◆ The problem
Restate the entries below word for word, omitting nothing.

◆ Source data
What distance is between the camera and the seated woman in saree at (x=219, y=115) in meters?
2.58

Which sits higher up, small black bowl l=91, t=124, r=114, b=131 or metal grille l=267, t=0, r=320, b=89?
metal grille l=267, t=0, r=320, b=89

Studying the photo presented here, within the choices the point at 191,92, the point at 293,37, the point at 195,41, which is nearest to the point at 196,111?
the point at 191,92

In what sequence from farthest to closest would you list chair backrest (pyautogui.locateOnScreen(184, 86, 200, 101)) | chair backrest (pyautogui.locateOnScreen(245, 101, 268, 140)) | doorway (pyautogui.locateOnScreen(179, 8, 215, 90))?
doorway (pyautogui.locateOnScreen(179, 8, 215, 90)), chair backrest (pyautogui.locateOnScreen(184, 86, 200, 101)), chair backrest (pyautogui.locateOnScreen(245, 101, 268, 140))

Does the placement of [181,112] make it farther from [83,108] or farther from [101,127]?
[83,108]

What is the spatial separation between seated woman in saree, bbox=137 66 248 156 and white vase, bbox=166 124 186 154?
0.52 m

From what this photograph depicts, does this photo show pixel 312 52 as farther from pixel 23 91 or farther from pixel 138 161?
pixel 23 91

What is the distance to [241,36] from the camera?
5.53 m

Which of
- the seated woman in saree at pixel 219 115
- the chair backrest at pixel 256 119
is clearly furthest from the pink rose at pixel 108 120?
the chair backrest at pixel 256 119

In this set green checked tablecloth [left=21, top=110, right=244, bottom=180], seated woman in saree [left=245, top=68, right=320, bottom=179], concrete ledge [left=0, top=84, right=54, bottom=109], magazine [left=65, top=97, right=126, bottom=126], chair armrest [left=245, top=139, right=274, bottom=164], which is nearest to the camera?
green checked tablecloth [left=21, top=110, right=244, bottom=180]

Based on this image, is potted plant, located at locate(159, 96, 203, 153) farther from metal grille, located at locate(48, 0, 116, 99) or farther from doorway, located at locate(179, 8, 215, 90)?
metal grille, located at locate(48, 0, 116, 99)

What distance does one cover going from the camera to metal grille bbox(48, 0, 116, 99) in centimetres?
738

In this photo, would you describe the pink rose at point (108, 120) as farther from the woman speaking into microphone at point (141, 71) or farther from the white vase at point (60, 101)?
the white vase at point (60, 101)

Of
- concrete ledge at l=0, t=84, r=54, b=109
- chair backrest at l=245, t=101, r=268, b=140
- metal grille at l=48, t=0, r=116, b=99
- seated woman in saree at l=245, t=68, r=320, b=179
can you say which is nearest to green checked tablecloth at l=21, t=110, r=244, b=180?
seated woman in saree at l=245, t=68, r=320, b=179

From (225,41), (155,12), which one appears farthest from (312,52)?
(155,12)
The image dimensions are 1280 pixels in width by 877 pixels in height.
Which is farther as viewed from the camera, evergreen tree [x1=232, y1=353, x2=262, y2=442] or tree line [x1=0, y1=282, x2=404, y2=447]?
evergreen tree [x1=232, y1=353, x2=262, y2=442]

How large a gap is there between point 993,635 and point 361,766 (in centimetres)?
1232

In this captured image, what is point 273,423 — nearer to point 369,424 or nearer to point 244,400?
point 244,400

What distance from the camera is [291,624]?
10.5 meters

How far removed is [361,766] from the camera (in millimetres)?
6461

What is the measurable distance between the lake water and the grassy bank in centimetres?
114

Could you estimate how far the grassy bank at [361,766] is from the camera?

◆ Response for this exercise
What distance is between the camera and the seated woman in saree at (x=219, y=115) in meters?
2.58

Which sits higher up, small black bowl l=91, t=124, r=114, b=131 or metal grille l=267, t=0, r=320, b=89?
metal grille l=267, t=0, r=320, b=89

Studying the photo presented here, within the choices the point at 191,92, the point at 293,37, the point at 195,41, which is nearest to the point at 196,111?
the point at 191,92

In what sequence from farthest to closest would you list chair backrest (pyautogui.locateOnScreen(184, 86, 200, 101)) | chair backrest (pyautogui.locateOnScreen(245, 101, 268, 140)) | doorway (pyautogui.locateOnScreen(179, 8, 215, 90))?
doorway (pyautogui.locateOnScreen(179, 8, 215, 90)), chair backrest (pyautogui.locateOnScreen(184, 86, 200, 101)), chair backrest (pyautogui.locateOnScreen(245, 101, 268, 140))

Does the placement of [181,112] make it farther from [83,108] or farther from [101,127]?
[83,108]

What is the spatial separation between seated woman in saree, bbox=137 66 248 156 and white vase, bbox=166 124 186 154?
0.52 m

From what this photograph depicts, does this photo show pixel 312 52 as farther from pixel 23 91 or farther from pixel 138 161?
pixel 23 91

What is the distance to [241,36] from the camera?
5.53 m

Which of
- the seated woman in saree at pixel 219 115
- the chair backrest at pixel 256 119
is clearly furthest from the pink rose at pixel 108 120?
the chair backrest at pixel 256 119

In this set green checked tablecloth [left=21, top=110, right=244, bottom=180], seated woman in saree [left=245, top=68, right=320, bottom=179], concrete ledge [left=0, top=84, right=54, bottom=109], magazine [left=65, top=97, right=126, bottom=126], chair armrest [left=245, top=139, right=274, bottom=164], which is nearest to the camera?
green checked tablecloth [left=21, top=110, right=244, bottom=180]

Based on this image, is potted plant, located at locate(159, 96, 203, 153) farther from metal grille, located at locate(48, 0, 116, 99) or farther from doorway, located at locate(179, 8, 215, 90)?
metal grille, located at locate(48, 0, 116, 99)

What distance does one cover going from the camera to metal grille bbox(48, 0, 116, 99) in centimetres?
738

In this photo, would you describe the pink rose at point (108, 120) as farther from the woman speaking into microphone at point (141, 71) or farther from the white vase at point (60, 101)?
the white vase at point (60, 101)

Of
- concrete ledge at l=0, t=84, r=54, b=109
- chair backrest at l=245, t=101, r=268, b=140
- metal grille at l=48, t=0, r=116, b=99
- seated woman in saree at l=245, t=68, r=320, b=179
can you say which is nearest to green checked tablecloth at l=21, t=110, r=244, b=180?
seated woman in saree at l=245, t=68, r=320, b=179

From (225,41), (155,12), which one appears farthest from (312,52)?
(155,12)
The image dimensions are 1280 pixels in width by 877 pixels in height.
Which is farther as viewed from the camera, evergreen tree [x1=232, y1=353, x2=262, y2=442] or tree line [x1=0, y1=282, x2=404, y2=447]?
evergreen tree [x1=232, y1=353, x2=262, y2=442]

How large a gap is there between point 993,635 and point 361,766 (in centimetres)?
1232

In this captured image, what is point 273,423 — nearer to point 369,424 or nearer to point 244,400?
point 244,400

What distance from the camera is [291,624]?
10.5 meters

How far removed is [361,766] from the camera (in millimetres)?
6461

What is the measurable distance between the lake water and the grassy bank in centimetres?
114

Could you estimate how far the grassy bank at [361,766] is from the camera?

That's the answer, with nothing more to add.